El paseo de la tarde te lleva hasta los viejos abrevaderos colocados en el monte. La ‘excursión’ a Fonseca debe ser calmada, de poca conversación y mucho respiro, parando al ver moverse una zarza, siguiendo con la mirada alguna liebre correr entre las altas hierbas que aterciopelan la explanada. En el pilón para el rebaño poco agua, la que de vez en cuando brota de los casi siempre secos acuíferos, tras varios meses sin caer una sola gota. No se ven tierras sembradas, ni máquinas para ello. Por desgracia, tampoco pasan los carros de mercancías que un día poblaron los caminos.

En cierto modo, la comarca vive un lapso de tiempo en el que nada se crea, ni se transforma ni se destruye. Eso se siente más en verano, a pesar de la venida foránea. La luz que refleja la tierra sigue tiznando de ocre el tiempo, que ya no se mueve en ninguna dirección. Y qué quieren que les diga, también tiene su encanto. Hay formas de pasar el verano. Y en estos pueblos es una de ellas. Todo se aprecia dependiendo del color con el que se mire. Disfrutar de las estampas que a cada paso te encuentras, y que evocan paz, melancolía, serenidad y un sinfín de estados más también tiene su punto.
Desde luego las ‘fotografías’ que yo saco de playas atestadas no me conducen a ese tipo de sensaciones, más bien me dirigen a las contrarias. Prefiero ver una hoja moverse sobre un empedrado, con las marcas de las espadas francesas de 1808, que a una señora comiendo en bikini, un bocadillo de tortilla, por muy francesa que sea, la tortilla digo. Y no seré yo quien deje de ir de vez en cuando a alguna playa de esas, pero invito a probar el otro verano que nos deja el interior, en los pueblos, incluso en los que no tienen río, y en donde tampoco se ven muchas bicicletas por la carretera.

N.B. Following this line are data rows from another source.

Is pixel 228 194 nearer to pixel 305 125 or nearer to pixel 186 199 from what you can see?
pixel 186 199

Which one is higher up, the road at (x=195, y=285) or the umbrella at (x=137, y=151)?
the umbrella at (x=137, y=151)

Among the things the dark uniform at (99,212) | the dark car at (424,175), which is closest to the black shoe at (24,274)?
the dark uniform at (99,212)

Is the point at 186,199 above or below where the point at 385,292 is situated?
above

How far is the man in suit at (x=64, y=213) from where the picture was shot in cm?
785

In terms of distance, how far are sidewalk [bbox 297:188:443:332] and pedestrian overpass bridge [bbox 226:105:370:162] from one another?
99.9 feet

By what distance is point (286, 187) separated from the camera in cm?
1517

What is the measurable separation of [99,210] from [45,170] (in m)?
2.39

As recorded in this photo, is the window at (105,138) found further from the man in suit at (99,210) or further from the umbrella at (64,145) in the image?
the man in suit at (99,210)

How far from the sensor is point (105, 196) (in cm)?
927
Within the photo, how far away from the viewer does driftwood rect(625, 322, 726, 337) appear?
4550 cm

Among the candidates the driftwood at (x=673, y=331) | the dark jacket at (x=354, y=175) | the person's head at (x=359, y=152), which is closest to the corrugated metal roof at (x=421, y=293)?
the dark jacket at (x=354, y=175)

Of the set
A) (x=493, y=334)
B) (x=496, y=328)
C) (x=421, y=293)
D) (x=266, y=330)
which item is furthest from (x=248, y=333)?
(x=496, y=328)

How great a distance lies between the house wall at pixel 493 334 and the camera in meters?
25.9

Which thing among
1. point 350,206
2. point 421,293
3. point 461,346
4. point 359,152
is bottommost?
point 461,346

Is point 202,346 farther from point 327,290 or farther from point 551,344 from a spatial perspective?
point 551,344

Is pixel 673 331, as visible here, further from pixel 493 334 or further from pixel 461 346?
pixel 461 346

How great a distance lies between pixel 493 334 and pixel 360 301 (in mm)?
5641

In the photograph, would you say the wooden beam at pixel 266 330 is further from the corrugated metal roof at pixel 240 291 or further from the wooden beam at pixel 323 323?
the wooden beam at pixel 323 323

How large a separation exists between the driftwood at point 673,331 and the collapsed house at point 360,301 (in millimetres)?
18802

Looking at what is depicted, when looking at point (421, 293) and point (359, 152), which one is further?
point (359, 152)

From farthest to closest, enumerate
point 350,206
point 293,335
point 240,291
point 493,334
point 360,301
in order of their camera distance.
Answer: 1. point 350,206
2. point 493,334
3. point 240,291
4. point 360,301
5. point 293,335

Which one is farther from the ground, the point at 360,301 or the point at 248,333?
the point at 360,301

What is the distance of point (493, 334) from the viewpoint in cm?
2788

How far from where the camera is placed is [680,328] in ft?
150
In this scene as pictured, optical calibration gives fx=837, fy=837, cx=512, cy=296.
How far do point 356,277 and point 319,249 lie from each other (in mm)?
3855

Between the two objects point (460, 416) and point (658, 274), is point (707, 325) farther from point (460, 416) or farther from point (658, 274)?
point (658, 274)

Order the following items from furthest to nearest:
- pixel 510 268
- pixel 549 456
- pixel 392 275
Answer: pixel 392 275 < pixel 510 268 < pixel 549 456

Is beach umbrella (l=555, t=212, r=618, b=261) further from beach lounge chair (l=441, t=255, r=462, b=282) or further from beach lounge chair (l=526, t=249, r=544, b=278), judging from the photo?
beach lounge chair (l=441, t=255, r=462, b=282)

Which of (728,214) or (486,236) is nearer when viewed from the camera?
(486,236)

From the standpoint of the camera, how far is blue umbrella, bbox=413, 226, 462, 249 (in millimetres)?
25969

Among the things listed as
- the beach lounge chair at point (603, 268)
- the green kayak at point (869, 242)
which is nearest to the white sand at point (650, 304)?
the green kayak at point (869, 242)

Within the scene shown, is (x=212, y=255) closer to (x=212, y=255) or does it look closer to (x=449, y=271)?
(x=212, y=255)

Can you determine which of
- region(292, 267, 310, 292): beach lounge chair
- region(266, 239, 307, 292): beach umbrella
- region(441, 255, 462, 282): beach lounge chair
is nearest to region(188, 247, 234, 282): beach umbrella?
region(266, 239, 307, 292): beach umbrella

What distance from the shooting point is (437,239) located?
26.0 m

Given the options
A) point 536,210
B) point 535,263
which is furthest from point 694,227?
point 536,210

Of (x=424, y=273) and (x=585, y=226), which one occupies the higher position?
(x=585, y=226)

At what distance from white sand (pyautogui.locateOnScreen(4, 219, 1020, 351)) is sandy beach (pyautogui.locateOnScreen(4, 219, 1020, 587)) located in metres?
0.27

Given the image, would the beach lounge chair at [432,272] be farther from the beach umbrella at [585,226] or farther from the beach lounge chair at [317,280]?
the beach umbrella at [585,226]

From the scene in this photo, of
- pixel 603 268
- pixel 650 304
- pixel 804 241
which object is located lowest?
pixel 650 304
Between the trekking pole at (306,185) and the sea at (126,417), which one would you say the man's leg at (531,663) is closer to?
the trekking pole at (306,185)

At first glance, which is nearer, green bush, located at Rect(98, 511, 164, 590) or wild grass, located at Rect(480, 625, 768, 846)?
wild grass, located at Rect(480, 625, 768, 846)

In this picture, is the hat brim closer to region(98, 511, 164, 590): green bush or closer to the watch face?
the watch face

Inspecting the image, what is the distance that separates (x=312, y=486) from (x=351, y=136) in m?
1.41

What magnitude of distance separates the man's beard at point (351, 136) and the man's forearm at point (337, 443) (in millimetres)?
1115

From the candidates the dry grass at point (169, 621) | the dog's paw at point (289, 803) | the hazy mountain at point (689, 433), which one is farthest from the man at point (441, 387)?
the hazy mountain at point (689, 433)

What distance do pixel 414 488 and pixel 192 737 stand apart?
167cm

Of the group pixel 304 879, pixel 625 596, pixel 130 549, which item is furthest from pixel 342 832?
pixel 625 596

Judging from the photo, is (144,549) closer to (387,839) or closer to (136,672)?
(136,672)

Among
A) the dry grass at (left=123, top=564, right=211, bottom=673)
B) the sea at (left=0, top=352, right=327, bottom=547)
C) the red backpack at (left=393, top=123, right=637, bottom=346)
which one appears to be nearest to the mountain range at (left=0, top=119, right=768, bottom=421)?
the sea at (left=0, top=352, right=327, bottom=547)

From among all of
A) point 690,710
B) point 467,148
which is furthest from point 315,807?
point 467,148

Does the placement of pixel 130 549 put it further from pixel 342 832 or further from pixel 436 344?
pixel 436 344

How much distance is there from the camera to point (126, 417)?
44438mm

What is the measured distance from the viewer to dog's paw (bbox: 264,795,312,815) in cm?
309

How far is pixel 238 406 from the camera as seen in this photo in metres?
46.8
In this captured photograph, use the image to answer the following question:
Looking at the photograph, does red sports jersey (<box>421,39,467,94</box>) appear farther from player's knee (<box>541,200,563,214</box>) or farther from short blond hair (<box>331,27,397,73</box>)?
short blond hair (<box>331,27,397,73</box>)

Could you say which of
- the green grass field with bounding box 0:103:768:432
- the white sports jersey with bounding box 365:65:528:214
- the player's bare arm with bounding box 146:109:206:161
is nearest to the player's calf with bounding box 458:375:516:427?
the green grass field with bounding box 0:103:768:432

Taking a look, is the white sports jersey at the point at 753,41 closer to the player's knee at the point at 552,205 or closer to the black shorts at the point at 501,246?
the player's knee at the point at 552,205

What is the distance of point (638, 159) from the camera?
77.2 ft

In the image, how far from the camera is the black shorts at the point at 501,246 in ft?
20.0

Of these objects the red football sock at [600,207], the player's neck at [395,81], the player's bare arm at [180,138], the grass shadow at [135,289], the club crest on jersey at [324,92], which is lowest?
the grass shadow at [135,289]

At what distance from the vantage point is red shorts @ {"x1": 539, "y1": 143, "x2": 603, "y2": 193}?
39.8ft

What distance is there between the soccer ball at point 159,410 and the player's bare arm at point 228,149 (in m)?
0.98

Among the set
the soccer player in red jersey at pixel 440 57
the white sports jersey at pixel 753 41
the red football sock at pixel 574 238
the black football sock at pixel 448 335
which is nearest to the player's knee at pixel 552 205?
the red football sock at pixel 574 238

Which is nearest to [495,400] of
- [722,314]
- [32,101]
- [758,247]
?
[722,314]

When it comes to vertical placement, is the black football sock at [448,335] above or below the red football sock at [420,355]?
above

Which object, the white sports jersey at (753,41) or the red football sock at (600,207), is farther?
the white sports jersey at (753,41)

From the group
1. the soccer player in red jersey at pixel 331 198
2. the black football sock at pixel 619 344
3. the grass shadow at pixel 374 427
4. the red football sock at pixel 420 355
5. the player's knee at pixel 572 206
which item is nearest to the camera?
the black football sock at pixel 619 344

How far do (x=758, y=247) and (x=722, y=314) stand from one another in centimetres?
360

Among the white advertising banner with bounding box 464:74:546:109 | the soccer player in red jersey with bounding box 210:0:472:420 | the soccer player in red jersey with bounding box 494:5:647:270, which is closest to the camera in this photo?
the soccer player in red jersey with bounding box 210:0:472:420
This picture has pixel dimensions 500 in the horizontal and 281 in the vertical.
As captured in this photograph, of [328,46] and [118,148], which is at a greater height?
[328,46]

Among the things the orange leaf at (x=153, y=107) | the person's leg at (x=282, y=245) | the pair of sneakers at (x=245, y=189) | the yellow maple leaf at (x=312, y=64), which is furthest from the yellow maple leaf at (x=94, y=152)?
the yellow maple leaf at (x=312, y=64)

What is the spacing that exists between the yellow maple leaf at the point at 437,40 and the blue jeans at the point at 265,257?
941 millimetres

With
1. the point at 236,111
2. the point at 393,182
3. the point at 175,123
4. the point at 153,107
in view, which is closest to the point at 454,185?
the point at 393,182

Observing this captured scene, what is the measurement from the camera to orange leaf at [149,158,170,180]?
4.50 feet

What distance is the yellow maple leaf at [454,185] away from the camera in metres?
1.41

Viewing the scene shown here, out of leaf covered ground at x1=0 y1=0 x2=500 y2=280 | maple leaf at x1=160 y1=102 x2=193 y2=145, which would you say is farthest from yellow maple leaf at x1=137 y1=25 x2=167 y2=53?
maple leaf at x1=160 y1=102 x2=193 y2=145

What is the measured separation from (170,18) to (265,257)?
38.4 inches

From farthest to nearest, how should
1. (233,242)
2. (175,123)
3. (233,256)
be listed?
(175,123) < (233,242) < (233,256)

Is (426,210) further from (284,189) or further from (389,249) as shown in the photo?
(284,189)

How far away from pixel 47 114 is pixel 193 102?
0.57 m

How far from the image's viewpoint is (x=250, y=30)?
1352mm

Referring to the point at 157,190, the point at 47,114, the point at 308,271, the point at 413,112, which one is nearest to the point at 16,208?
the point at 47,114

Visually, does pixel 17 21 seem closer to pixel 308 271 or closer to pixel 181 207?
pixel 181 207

Subir a la loma maragata y desde ella contemplar a un lado las torres de Santa María de Astorga, al otro el monte tutelar y entre ellos el sol que cae anaranjado es también una experiencia… conste en acta que yo entiendo que la foto de los pies en la arena mirando al mar o el nombre escrito en la playa es pintona, hacerte mil kilómetros y ponerlo en el ‘caralibro’ es hoy día casi obligado, colocar la famosa almohadilla delante de frases como ‘ibizaforever’ o ‘andaluciainmyheart’, acompañada a la foto ‘felicidad total’ y sonrisa de anuncio, es pasaporte esencial de una vida social plena… pues aquí complicado señores, porque por no haber no hay ni cobertura. En el pueblo de Santiago Apóstol, al igual que en muchos otros, el móvil queda encima de la mesa de la cocina, y ya si acaso subirás por la noche a la mencionada loma, momento en el que te llegarán todas esas fotos de pies, sonrisas y dicha, mucha dicha. Tú miraras las estrellas y pensarás en tus rarezas, esas que hacen que estés disfrutando el momento. Esas rarezas que te permiten creer que el otro verano existe, está cerca, es barato y completamente maravilloso.